韓国の記憶 #11
KOUDA YUJI

20001217

11.) 最近はやっている盗難は

最近ソウル市内の高校で盗難事件が相次いでいる。盗まれるのは金銭かと思いきや、ほとんどが教科書だという。高校生なら誰もが持っている教科書、その盗難には大学受験が深くかかわっている。

市内のある高校に通う2年生のAさんは先月、教室のロッカーにしまっておいた教科書を盗まれた。

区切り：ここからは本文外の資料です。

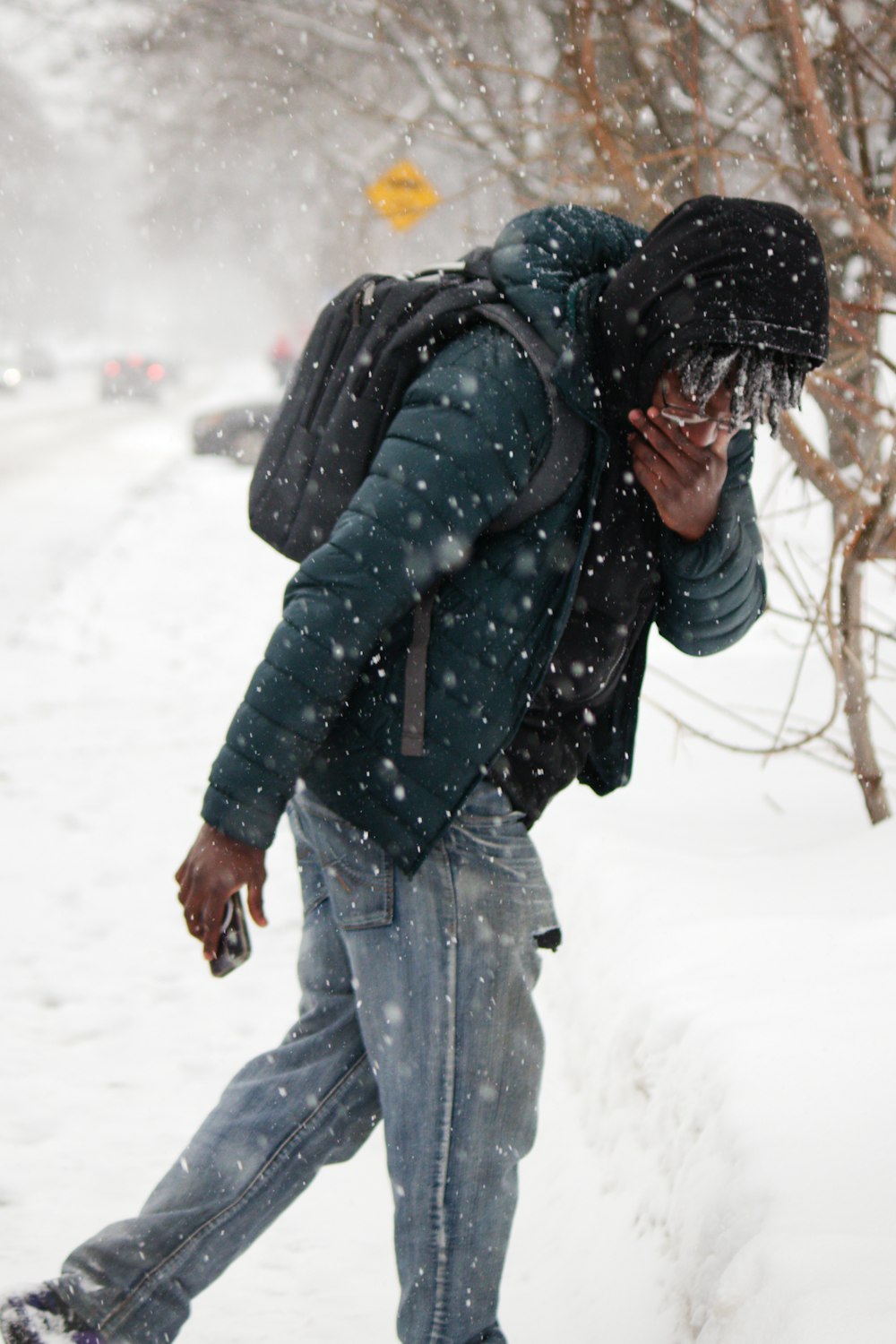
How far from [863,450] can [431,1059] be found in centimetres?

期末試験が近づいているこの時期、教科書を盗まれることは致命的なこと。しかもAさんは、ノートよりも教科書に直接要点をまとめるタイプなため、盗まれた衝撃はさらに大きかった。Aさんは、「大学入試が終わった後、高校2年生の一部が要点のまとまった3年生の先輩の教科書を盗んでいるという話を聞いたことがあるが、まさか2年生の教科書まで盗むなんて信じられない」と話している。

ソウル地検によると、ソウル市内の高校が申告した教科書盗難事件は最近だけで4件に上る。これをきっかけに実態調査に乗り出したところ、市内の高校の多くで教科書の盗難が発生していた事実が次々と発覚した。ロッカーや机の中にしまっていた教科書が盗まれていることを考慮すると、犯人は学校内部の人間である確立が高い。ソウル地検は、大学入試の内容が易しくなる傾向にあることも、教科書の盗難につながっていると分析する。入試の内容が簡単になると、誰もがいい点数をとる。そうなると高校での内申書の点数が合否を左右することになる。そこで、ライバルを1人でも減らそうと、期末試験の前などになると勉強のできる生徒の教科書が盗まれるというわけだ。

しかし盗難の事実が発覚しても、犯人を探しだし、教科書を取り返すのは容易ではない。ソウル地検も、市内の高校に注意を呼びかけるよう教育庁に働きかけることくらいしか、今のところ打つ手がない状態だ。となると各自が自分の教科書を守るしかない。狙われるのは金目のものだけというのは昔の話。今や教科書でさえも、カギをかけて管理しなければならない時代が来たのかもしれない。